Tuesday, 30 June 2015

The 10 Best Alien, Beastly, and Supernatural Captors in Film

You can’t have a great escape without a great captor, now can you? You need a really good reason to jump off that too-high cliff or claw your way out of a subterranean cave.

As much as we may loathe them, we at Krakit have got to give big screen terrorizers props for creating the escape situations that thrill and inspire us. First, we start with the 10 best beastly and supernatural captors, and next post we’ll look at those captors who are, despairingly, all too human.

10. Cooper from Super 8

He’s gigantic, he’s got a weird-looking nose, and he cocoons people like a massive spider. But ultimately he’s just trying to get home, so he’s at the bottom of our list.



9. Jabba the Hutt from Return of the Jedi                          

No one can argue that Jabba is a captor without style. He chooses fashionable items for his captives, though his love of chains gets a little out of hand.

8. The virus from [REC]

While man plays a part in the terror of the unfortunate souls held captive in a Barcelona apartment building in REC, ultimate responsibility lies with the ruthless virus that lands them in quarantine in the first place.

7. The Beast from Beauty and the Beast

You probably didn’t expect to see a Disney film on this list, but here we have a captor who manages to induce Stockholm Syndrome through song and dance. It’s inspired.



6. The Female from Under the Skin

An alien lifeform that’s come to earth both to study mankind and to gorge herself on manflesh, The Female (Scarlett Johansson) has the most impressive captivity chamber of them all: a pool of immobilizing, flesh-liquefying goo.

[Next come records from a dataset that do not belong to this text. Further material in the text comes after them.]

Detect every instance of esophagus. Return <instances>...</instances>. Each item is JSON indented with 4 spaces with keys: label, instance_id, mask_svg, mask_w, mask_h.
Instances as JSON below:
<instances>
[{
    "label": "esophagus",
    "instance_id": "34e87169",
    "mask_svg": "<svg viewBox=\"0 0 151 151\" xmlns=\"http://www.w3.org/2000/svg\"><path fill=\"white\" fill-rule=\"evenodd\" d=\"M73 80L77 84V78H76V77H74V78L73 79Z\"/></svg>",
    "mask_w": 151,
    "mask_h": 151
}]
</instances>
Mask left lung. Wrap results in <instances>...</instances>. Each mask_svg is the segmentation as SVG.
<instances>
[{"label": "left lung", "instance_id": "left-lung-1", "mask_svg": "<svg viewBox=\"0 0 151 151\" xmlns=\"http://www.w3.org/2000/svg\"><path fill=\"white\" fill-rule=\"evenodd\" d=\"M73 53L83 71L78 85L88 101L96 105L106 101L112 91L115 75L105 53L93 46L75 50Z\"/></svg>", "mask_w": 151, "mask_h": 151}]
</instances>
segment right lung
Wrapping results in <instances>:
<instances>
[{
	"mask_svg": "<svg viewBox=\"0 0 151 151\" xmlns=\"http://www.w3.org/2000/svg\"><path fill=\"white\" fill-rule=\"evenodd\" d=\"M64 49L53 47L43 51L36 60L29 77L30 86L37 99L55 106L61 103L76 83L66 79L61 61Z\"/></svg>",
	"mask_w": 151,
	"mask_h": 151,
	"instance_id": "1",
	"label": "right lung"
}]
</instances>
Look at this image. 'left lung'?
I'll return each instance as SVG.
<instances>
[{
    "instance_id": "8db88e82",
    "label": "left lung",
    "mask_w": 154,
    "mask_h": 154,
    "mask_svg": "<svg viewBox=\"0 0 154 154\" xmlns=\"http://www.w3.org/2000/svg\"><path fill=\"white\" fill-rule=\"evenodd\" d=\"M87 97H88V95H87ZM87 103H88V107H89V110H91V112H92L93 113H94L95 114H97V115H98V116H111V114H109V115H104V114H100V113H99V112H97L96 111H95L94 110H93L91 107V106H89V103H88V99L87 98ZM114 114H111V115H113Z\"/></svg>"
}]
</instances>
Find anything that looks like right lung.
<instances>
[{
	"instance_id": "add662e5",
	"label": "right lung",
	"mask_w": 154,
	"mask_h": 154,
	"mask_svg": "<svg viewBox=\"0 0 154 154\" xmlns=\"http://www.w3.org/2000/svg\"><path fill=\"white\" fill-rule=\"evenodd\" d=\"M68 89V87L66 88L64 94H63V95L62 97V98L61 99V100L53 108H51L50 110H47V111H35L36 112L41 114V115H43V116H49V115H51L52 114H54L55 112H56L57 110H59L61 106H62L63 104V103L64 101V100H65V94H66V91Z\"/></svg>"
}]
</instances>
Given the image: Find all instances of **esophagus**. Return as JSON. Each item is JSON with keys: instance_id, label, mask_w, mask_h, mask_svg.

5. The demon from The Exorcist

Forget trapping people in a building: the demon in The Exorcist jumps right into poor Regan’s body and takes up residence there. So much for feeling at home in your own skin.

4. H.A.L. from 2001: A Space Odyssey

What do you do when the super smart computer that runs your spaceship turns your tin-can home into a series of traps? Hope you’re really good at holding your breath, mostly.


 

3. The creature from The Host

Unlike Cooper from Super 8, the creature in The Host uses its den like a tank at a seafood market, with its unlucky human snacks stuck in a deep sewer with very smooth walls (terrible for climbing, you see).

2. It from It Follows

Why terrorize people by trapping them in, say, a haunted house, when you can instead turn the entire world into a nightmare that requires constant escape? The presence from It Follows can’t think of a better alternative.

1. Freddy Kreuger from A Nightmare on Elm Street

Combining the tactics of the demon from The Exorcist and the presence from It Follows, Freddy knows the best way to keep someone under lock and key is to turn their very mind into a terrifying holding cell they can’t escape. Well done, Freddy. Well done.